Fit to data, then transform it.
Get output feature names for transformation.
Parameters |
input_features: sequence or None, default=None
Only used to validate feature names with the names seen in
fit .
|
Returns |
np.ndarray
Transformed feature names.
|
Get parameters for this estimator.
Parameters |
deep : bool, default=True
If True, will return the parameters for this estimator and
contained subobjects that are estimators.
|
Returns |
params : dict
Parameter names mapped to their values.
|
Do nothing.
Returns the input unchanged.
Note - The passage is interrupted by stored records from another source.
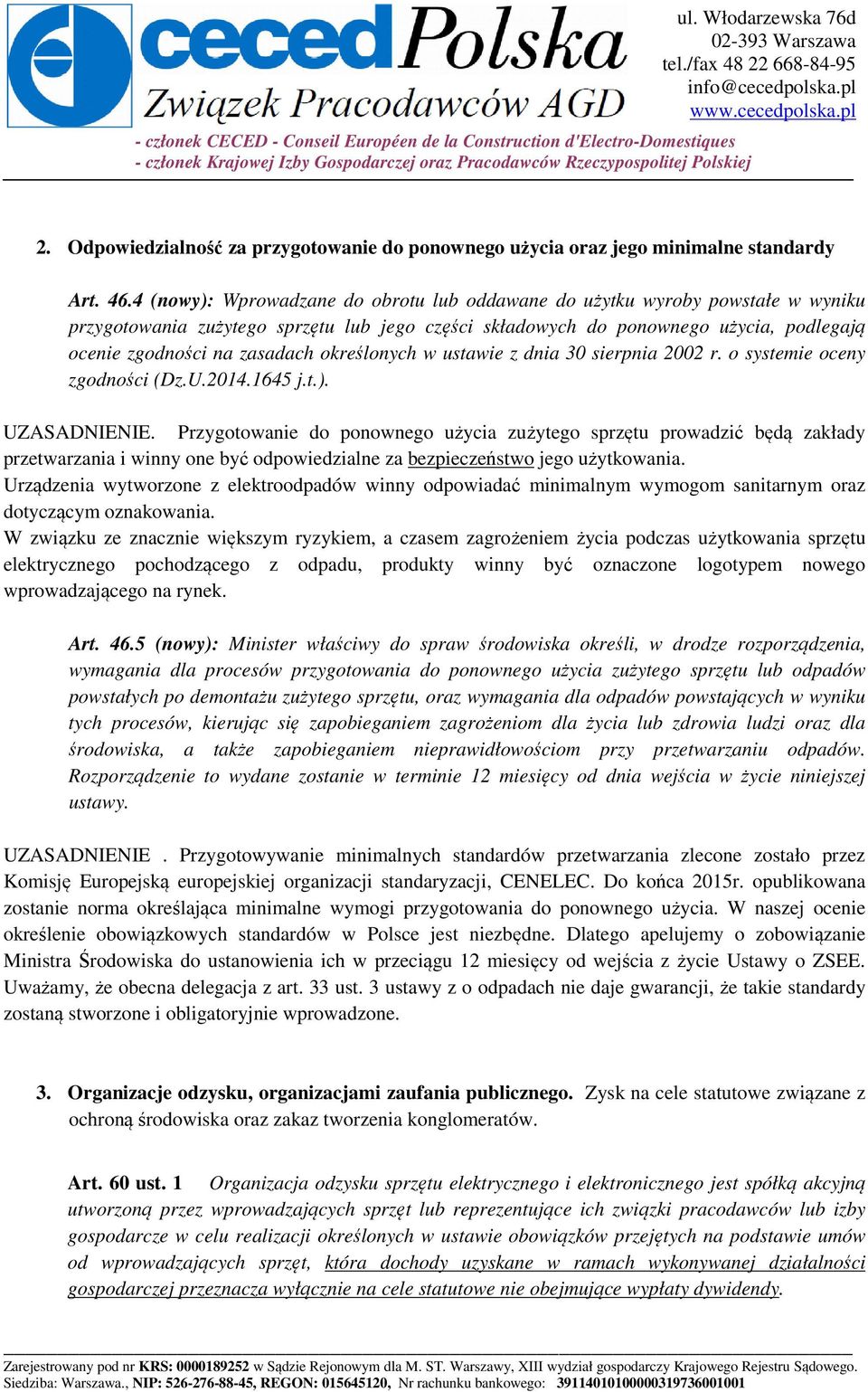 ceced Polska
Związek Pracodawców AGD

ul. Włodarzewska 76d
02-393 Warszawa
tel./fax 48 22 668-84-95
info@cecedpolska.pl
www.cecedpolska.pl

- członek CECED - Conseil Européen de la Construction d'Electro-Domestiques
- członek Krajowej Izby Gospodarczej oraz Pracodawców Rzeczypospolitej Polskiej

2. Odpowiedzialność za przygotowanie do ponownego użycia oraz jego minimalne standardy

Art. 46.4 (nowy): Wprowadzane do obrotu lub oddawane do użytku wyroby powstałe w wyniku przygotowania zużytego sprzętu lub jego części składowych do ponownego użycia, podlegają ocenie zgodności na zasadach określonych w ustawie z dnia 30 sierpnia 2002 r. o systemie oceny zgodności (Dz.U.2014.1645 j.t.).

UZASADNIENIE. Przygotowanie do ponownego użycia zużytego sprzętu prowadzić będą zakłady przetwarzania i winny one być odpowiedzialne za bezpieczeństwo jego użytkowania.
Urządzenia wytworzone z elektroodpadów winny odpowiadać minimalnym wymogom sanitarnym oraz dotyczącym oznakowania.
W związku ze znacznie większym ryzykiem, a czasem zagrożeniem życia podczas użytkowania sprzętu elektrycznego pochodzącego z odpadu, produkty winny być oznaczone logotypem nowego wprowadzającego na rynek.

Art. 46.5 (nowy): Minister właściwy do spraw środowiska określi, w drodze rozporządzenia, wymagania dla procesów przygotowania do ponownego użycia zużytego sprzętu lub odpadów powstałych po demontażu zużytego sprzętu, oraz wymagania dla odpadów powstających w wyniku tych procesów, kierując się zapobieganiem zagrożeniom dla życia lub zdrowia ludzi oraz dla środowiska, a także zapobieganiem nieprawidłowościom przy przetwarzaniu odpadów. Rozporządzenie to wydane zostanie w terminie 12 miesięcy od dnia wejścia w życie niniejszej ustawy.

UZASADNIENIE . Przygotowywanie minimalnych standardów przetwarzania zlecone zostało przez Komisję Europejską europejskiej organizacji standaryzacji, CENELEC. Do końca 2015r. opublikowana zostanie norma określająca minimalne wymogi przygotowania do ponownego użycia. W naszej ocenie określenie obowiązkowych standardów w Polsce jest niezbędne. Dlatego apelujemy o zobowiązanie Ministra Środowiska do ustanowienia ich w przeciągu 12 miesięcy od wejścia z życie Ustawy o ZSEE. Uważamy, że obecna delegacja z art. 33 ust. 3 ustawy z o odpadach nie daje gwarancji, że takie standardy zostaną stworzone i obligatoryjnie wprowadzone.

3. Organizacje odzysku, organizacjami zaufania publicznego. Zysk na cele statutowe związane z ochroną środowiska oraz zakaz tworzenia konglomeratów.

Art. 60 ust. 1 Organizacja odzysku sprzętu elektrycznego i elektronicznego jest spółką akcyjną utworzoną przez wprowadzających sprzęt lub reprezentujące ich związki pracodawców lub izby gospodarcze w celu realizacji określonych w ustawie obowiązków przejętych na podstawie umów od wprowadzających sprzęt, która dochody uzyskane w ramach wykonywanej działalności gospodarczej przeznacza wyłącznie na cele statutowe nie obejmujące wypłaty dywidendy.

Zarejestrowany pod nr KRS: 0000189252 w Sądzie Rejonowym dla M. ST. Warszawy, XIII wydział gospodarczy Krajowego Rejestru Sądowego.
Siedziba: Warszawa., NIP: 526-276-88-45, REGON: 015645120, Nr rachunku bankowego: 39114010100000319736001001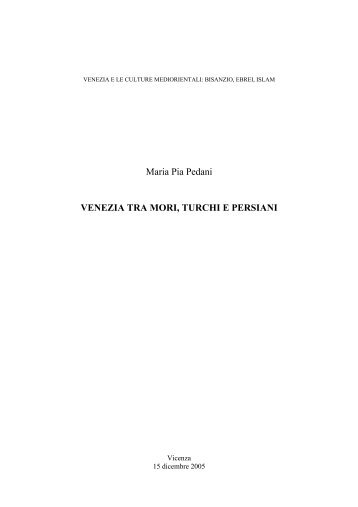 VENEZIA E LE CULTURE MEDIORIENTALI: BISANZIO, EBREI, ISLAM

Maria Pia Pedani

VENEZIA TRA MORI, TURCHI E PERSIANI

Vicenza
15 dicembre 2005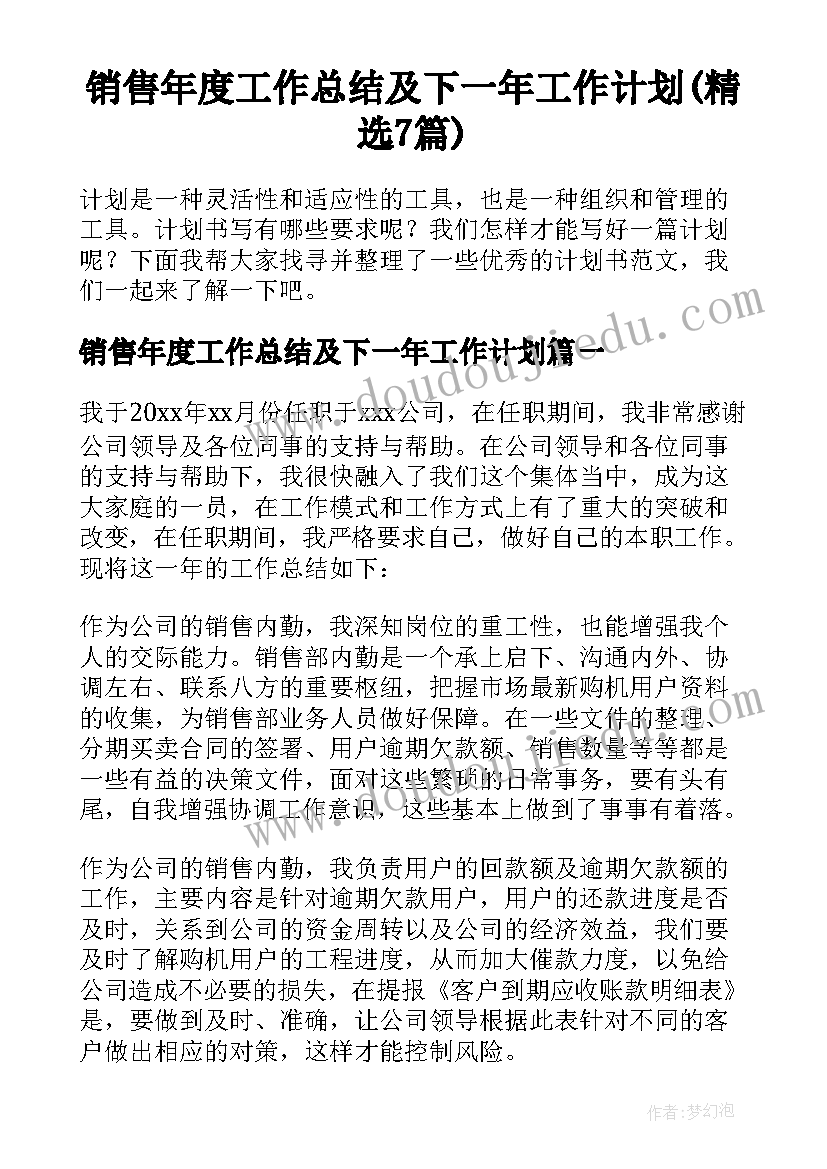 销售年度工作总结及下一年工作计划(精选7篇)

计划是一种灵活性和适应性的工具，也是一种组织和管理的工具。计划书写有哪些要求呢？我们怎样才能写好一篇计划呢？下面我帮大家找寻并整理了一些优秀的计划书范文，我们一起来了解一下吧。

销售年度工作总结及下一年工作计划篇一

我于20xx年xx月份任职于xxx公司，在任职期间，我非常感谢公司领导及各位同事的支持与帮助。在公司领导和各位同事的支持与帮助下，我很快融入了我们这个集体当中，成为这大家庭的一员，在工作模式和工作方式上有了重大的突破和改变，在任职期间，我严格要求自己，做好自己的本职工作。现将这一年的工作总结如下：

作为公司的销售内勤，我深知岗位的重工性，也能增强我个人的交际能力。销售部内勤是一个承上启下、沟通内外、协调左右、联系八方的重要枢纽，把握市场最新购机用户资料的收集，为销售部业务人员做好保障。在一些文件的整理、分期买卖合同的签署、用户逾期欠款额、销售数量等等都是一些有益的决策文件，面对这些繁琐的日常事务，要有头有尾，自我增强协调工作意识，这些基本上做到了事事有着落。

作为公司的销售内勤，我负责用户的回款额及逾期欠款额的工作，主要内容是针对逾期欠款用户，用户的还款进度是否及时，关系到公司的资金周转以及公司的经济效益，我们要及时了解购机用户的工程进度，从而加大催款力度，以免给公司造成不必要的损失，在提报《客户到期应收账款明细表》是，要做到及时、准确，让公司领导根据此表针对不同的客户做出相应的对策，这样才能控制风险。

www.doudoujiedu.com

作者：梦幻泡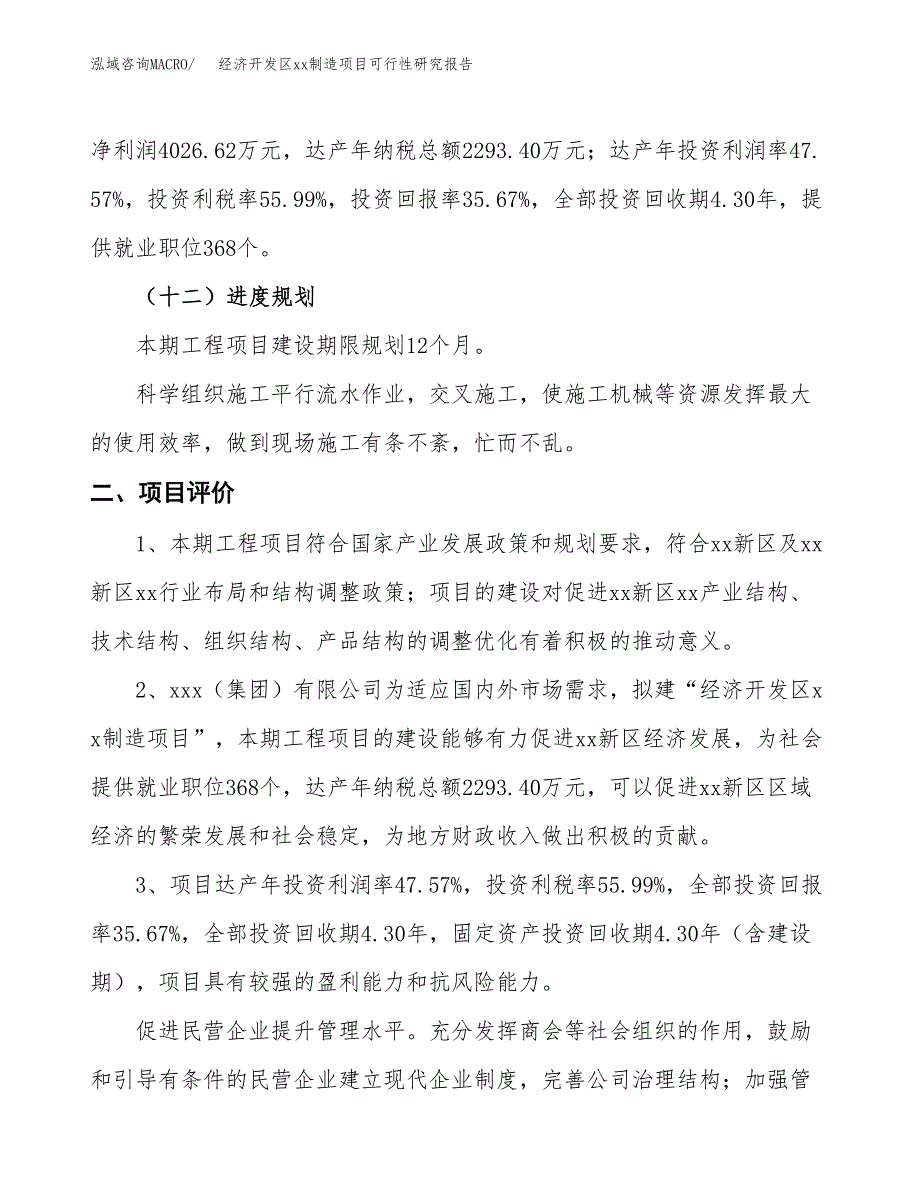 泓域咨询MACRO/　经济开发区xx制造项目可行性研究报告

净利润4026.62万元，达产年纳税总额2293.40万元；达产年投资利润率47.57%，投资利税率55.99%，投资回报率35.67%，全部投资回收期4.30年，提供就业职位368个。

（十二）进度规划

本期工程项目建设期限规划12个月。

科学组织施工平行流水作业，交叉施工，使施工机械等资源发挥最大的使用效率，做到现场施工有条不紊，忙而不乱。

二、项目评价

1、本期工程项目符合国家产业发展政策和规划要求，符合xx新区及xx新区xx行业布局和结构调整政策；项目的建设对促进xx新区xx产业结构、技术结构、组织结构、产品结构的调整优化有着积极的推动意义。

2、xxx（集团）有限公司为适应国内外市场需求，拟建“经济开发区xx制造项目”，本期工程项目的建设能够有力促进xx新区经济发展，为社会提供就业职位368个，达产年纳税总额2293.40万元，可以促进xx新区区域经济的繁荣发展和社会稳定，为地方财政收入做出积极的贡献。

3、项目达产年投资利润率47.57%，投资利税率55.99%，全部投资回报率35.67%，全部投资回收期4.30年，固定资产投资回收期4.30年（含建设期），项目具有较强的盈利能力和抗风险能力。

促进民营企业提升管理水平。充分发挥商会等社会组织的作用，鼓励和引导有条件的民营企业建立现代企业制度，完善公司治理结构；加强管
Implemented for continuity of the API.
Set output container.
See sklearn's user guide on how to use the
set_output
API. See here a description
of the choices.
Set the parameters of this estimator.
Parameters |
**params : dict
Estimator parameters.
|
Returns |
self : estimator instance
Estimator instance.
|
Impute the missing values.
Note that leaving y=None can lead to inconsistencies in data length between X and y if rows are dropped during the transformation.